(Data records)

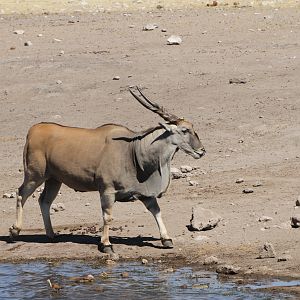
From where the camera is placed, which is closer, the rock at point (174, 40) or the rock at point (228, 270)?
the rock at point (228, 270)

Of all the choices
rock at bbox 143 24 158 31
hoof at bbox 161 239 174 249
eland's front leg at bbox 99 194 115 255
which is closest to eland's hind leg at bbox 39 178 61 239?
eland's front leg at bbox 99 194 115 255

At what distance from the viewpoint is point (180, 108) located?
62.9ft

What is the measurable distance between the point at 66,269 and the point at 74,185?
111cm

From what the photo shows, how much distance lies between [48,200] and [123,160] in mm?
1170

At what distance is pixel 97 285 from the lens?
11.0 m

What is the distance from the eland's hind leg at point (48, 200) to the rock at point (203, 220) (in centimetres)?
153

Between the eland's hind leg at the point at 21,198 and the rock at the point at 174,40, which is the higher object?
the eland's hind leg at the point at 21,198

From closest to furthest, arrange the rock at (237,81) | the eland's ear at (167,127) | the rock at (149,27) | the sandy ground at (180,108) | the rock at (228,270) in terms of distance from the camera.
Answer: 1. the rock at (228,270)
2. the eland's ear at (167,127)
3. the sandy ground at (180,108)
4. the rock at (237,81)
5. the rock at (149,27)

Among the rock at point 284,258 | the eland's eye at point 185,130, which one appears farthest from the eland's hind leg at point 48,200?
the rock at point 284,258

(Directions)
Render the material as a numbered list with the blank lines left out, covering only the lines from the one containing "Of all the choices" through the end of the material, with both ends included.

(Answer below)
1. Of all the choices
2. rock at bbox 143 24 158 31
3. hoof at bbox 161 239 174 249
4. eland's front leg at bbox 99 194 115 255
5. which is closest to eland's hind leg at bbox 39 178 61 239?
6. eland's front leg at bbox 99 194 115 255
7. At what distance from the viewpoint is point (180, 108) located?
8. 62.9ft
9. What is the measurable distance between the point at 66,269 and the point at 74,185?
10. 111cm
11. From what the photo shows, how much distance lies between [48,200] and [123,160] in mm?
12. 1170
13. At what distance is pixel 97 285 from the lens?
14. 11.0 m
15. What is the distance from the eland's hind leg at point (48, 200) to the rock at point (203, 220) (in centimetres)?
16. 153
17. Between the eland's hind leg at the point at 21,198 and the rock at the point at 174,40, which is the higher object?
18. the eland's hind leg at the point at 21,198
19. From closest to furthest, arrange the rock at (237,81) | the eland's ear at (167,127) | the rock at (149,27) | the sandy ground at (180,108) | the rock at (228,270) in terms of distance from the camera.
20. Answer: 1. the rock at (228,270)
21. 2. the eland's ear at (167,127)
22. 3. the sandy ground at (180,108)
23. 4. the rock at (237,81)
24. 5. the rock at (149,27)
25. Among the rock at point 284,258 | the eland's eye at point 185,130, which one appears farthest from the eland's hind leg at point 48,200?
26. the rock at point 284,258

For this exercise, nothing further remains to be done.